BT: It breaks new ground for me. At first I was writing poems which explored the war here in America. I mostly found access to the war, visually, through the use of imagistic rhymes—fan blades in place of helicopter rotors, double-headed nails in place of firing pins, etc. (It’s a painterly technique stolen from Salvador Dali, among others.) Over time, and with encouragement from April Ossmann early on, I began writing poems that expanded the territory. Childhood poems appeared, oddly foreshadowing violence. Or, maybe it isn’t a foreshadowing. Some of these poems are beginning to study and recognize the inheritance of violence we have in our country, the pathology of it embedded within our cultural multitudes. I am also trying to find ways to come to terms with what is inside of me.
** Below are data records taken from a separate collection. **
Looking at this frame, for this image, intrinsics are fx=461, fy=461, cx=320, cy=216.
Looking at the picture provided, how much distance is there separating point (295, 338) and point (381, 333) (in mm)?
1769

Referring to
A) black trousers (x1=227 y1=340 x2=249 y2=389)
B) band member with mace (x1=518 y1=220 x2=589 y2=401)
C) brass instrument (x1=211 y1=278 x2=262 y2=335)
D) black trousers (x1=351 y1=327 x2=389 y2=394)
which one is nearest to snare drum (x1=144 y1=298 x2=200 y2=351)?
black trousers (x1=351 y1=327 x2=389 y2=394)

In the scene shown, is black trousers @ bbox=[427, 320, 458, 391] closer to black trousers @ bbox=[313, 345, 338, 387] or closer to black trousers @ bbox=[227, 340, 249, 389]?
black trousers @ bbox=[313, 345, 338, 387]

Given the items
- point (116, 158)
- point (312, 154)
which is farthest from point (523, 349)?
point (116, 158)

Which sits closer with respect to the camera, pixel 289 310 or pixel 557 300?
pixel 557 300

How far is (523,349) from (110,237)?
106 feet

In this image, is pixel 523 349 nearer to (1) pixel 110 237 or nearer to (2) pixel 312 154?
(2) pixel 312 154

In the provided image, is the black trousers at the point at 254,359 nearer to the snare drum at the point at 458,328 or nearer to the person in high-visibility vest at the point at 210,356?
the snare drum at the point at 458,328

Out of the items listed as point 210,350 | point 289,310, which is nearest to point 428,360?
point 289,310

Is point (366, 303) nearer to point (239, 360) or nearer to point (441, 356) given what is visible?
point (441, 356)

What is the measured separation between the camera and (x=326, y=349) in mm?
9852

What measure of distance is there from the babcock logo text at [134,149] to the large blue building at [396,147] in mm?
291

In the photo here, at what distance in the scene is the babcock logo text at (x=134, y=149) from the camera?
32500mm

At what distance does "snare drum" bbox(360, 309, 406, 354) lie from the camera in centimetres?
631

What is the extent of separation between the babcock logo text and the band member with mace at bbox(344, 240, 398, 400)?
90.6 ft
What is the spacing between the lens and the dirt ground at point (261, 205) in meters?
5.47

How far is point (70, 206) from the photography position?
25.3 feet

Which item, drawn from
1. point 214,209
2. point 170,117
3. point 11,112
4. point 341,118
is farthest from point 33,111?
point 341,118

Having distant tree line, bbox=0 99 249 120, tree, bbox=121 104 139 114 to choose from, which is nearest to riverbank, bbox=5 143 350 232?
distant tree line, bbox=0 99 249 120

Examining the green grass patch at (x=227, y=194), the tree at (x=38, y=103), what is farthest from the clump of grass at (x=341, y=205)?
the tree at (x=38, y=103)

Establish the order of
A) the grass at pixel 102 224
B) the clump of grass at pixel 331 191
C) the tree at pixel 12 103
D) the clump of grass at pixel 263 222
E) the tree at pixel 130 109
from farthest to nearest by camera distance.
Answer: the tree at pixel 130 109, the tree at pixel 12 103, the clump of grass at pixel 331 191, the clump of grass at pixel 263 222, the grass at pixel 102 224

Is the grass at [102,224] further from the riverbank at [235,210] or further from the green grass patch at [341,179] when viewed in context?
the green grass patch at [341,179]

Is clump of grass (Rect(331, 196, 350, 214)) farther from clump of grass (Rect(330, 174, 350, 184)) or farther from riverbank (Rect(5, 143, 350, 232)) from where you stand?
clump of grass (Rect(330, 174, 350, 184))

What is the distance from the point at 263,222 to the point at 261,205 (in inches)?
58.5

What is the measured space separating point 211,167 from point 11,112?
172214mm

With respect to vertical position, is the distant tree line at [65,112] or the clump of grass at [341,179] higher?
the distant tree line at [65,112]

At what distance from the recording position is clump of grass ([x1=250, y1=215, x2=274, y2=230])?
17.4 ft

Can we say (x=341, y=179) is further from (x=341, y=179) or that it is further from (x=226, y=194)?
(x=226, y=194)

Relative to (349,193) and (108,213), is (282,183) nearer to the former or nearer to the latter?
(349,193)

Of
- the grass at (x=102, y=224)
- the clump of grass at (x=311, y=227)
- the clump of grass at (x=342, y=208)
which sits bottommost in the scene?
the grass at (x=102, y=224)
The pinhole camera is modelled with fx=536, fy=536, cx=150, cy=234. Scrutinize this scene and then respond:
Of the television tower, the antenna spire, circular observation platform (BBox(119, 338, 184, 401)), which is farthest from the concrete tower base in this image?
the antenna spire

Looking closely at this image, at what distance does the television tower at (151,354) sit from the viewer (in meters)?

I’m trying to become aware of the resetting of my own internal trigger mechanism, which was reset while in Iraq—like many, I’ve come home with a rage or anger that is just under the surface and instantly available to the moment. I’ve had to become aware of that (as well as how to try to reset the mechanism, which is tied physiologically to the psychological). These are some of the things this new work delves into.
HKH: At a panel you participated in at the 2009 AWP conference, I was moved by what you had to say about our responsibility towards returning veterans. Can you tell me more about what you see our citizens' responsibility is to our veterans?
BT: For the health of our large and complicated tribe, America, we must not bury the living among us. Ignoring the walking wounded who return from war, marked and altered by what we cannot see (as well as those whose physical wounds are evident)—this is not the answer. Ignoring them only helps the next generation gain an inheritance they would be healthier without. How do I say this? We, as a nation, are like a small pond. If the water is troubled for one, it is troubled for all—whether we are aware of it, or not. And if we are not aware of this dynamic, what does that say about us as well, as a nation, as a people? How great are a people who can wage a war and care little, if any, for those they wage it against? How great are a people who can wage a war and care little, if any, for those who wage it for us?
HKH: In 2007, Maxine Hong Kingston released Veterans of War, Veterans of Peace, a book that resulted from fifteen years of writing workshops, which she lead to help veterans write their stories. Are there any other projects out there, or are there any projects that you wish were out there, to help veterans share their stories?
BT: I would like to see more documentary/news style coverage of women veterans and their experiences. I think this is a crucial discussion which needs more attention in our national dialogue. I would also like to see, at some point, a dialogue/discussion which involves children—we need to educate our young to the realities of war, suffering, conflict. We need to talk to them more about reconciliation and conflict resolution. We need to begin talking about how to live a life of peace, and how a nation might operate on similar principles.
On a related note, not only do we need to consider “retooling” America to adjust to a fluid and dynamic economic world, but we also need to talk about retooling our military industrial complex. We are, to a large degree, a nation that runs on war (and the preparation for war). For our own sake, for the sake of those in the larger community of nations, and for the lives of future generations, we need to find a new business model.
HKH: Can you share some ways that we might use poetry or other forms of writing to facilitate helpful dialogue, and dare I say it, healing?
BT: I wish I had an answer that would work in many situations. I don’t. Still, if we care for someone—care enough to get to know them, learn who they are, what it is that makes them unique and rare and amazing (though they may be scarred and wounded and defensive because of it)—that may be enough to offer inroads toward a greater understanding. Let me try to be more plain. I’d advise people to simply get to know one another. Don’t be afraid to be someone’s friend. Each veteran is different. Some will need to build a boat. Maybe they don’t talk all that much. Others might want to write poetry. The avenues in are many—the effort toward the conversation is what is important.